= Tony Chukwueke =

Nigerian businessman (born 1956)

Anthony Chukwueke (born May 19, 1956) is a Nigerian business executive. a role he took up in 2018 after exiting as energy director of the Nigeria-based conglomerate, Transnational Corporation of Nigeria Plc (Transcorp Plc).

==Early life and education==
Chukwueke hails from Imo State in the South-Eastern part of Nigeria. He studied physics at the University of Nigeria, Nsukka graduating with the class of 1977, obtaining his MSC in Applied Geophysics from the same university in 2002 in addition to his doctorate in Geology again from the University of Nigeria, Nsukka in 2008.

== Career ==
Previously, he worked in the oil and gas sector racking up over 38 years in experience with The Shell Petroleum Development Company of Nigeria, Federal Ministry of Petroleum Resources, Directorate of Petroleum Resources, Tenoil Petroleum and Energy Resources and Heirs Holdings. Dr. Chukwueke is regarded as one of the most knowledgeable Nigerians in the petroleum sector, having served as Nigeria's Director of Petroleum Resources (DPR), the industry regulator from 2005 - 2009. He was dismissed from his position with the national petroleum regulator in 2007, over concerns involving the improper issuing of licenses to petroleum companies. He was later reinstated, "without explanation".
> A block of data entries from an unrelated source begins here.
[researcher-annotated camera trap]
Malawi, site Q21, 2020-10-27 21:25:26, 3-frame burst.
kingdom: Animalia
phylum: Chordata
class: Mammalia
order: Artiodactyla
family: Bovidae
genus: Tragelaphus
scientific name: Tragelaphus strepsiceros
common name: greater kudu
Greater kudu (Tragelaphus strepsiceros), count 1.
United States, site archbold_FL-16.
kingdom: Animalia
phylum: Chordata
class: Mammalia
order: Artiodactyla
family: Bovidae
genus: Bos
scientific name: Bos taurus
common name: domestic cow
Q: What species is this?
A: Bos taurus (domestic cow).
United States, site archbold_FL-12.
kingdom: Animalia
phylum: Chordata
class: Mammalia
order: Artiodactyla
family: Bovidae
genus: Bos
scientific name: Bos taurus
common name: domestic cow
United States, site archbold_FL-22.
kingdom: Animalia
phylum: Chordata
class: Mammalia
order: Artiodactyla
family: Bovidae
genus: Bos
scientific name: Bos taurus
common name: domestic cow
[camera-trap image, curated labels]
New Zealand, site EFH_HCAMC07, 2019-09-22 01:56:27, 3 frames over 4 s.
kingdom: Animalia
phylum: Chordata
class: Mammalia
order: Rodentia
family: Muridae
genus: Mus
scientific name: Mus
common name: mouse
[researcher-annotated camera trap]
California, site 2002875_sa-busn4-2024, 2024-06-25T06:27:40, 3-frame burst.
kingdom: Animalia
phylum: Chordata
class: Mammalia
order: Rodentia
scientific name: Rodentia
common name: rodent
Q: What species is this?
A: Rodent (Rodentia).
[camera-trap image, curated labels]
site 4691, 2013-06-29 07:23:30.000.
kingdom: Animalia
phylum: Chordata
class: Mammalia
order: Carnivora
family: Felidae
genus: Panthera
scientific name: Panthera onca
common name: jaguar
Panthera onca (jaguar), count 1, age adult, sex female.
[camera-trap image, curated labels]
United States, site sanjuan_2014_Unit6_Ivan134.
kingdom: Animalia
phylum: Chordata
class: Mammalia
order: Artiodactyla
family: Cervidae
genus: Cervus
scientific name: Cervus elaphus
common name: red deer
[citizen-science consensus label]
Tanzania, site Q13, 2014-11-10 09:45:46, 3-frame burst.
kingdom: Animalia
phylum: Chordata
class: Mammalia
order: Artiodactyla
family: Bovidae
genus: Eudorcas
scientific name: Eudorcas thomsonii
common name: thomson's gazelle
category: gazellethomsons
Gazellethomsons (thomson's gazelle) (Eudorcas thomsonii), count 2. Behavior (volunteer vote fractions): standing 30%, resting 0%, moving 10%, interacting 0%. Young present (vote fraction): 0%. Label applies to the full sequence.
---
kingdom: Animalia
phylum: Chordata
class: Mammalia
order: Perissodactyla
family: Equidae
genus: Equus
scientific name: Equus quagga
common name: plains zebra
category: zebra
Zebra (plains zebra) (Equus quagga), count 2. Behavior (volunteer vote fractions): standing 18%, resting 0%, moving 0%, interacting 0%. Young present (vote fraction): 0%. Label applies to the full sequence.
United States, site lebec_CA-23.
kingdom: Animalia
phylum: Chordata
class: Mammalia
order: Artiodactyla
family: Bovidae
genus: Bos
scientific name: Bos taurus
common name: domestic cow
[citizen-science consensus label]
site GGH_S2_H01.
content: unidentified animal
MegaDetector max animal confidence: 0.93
==Transnational Corporation of Nigeria ==
Chukwueke was elected as the Energy Director of Transnational Corporation of Nigeria Plc in October 2011. Before he retired as a Director of the company, he was in charge of the Group's strategy to emerge as one of the biggest indigenous oil and gas sector players. He was also involved in the development of OPL 281, which was in partnership with the Nigerian National Petroleum Corporation (NNPC).

== Personal life ==
Chukwueke is married to Joy Aishatu Uba-Chukwueke, an indigene of Niger State in the Northern part of Nigeria. She is a retired chief materials audit officer of the NNPC. They have five children – two boys – Obinna and Enyinna and three girls – Chidinma, Amina and Onyinye.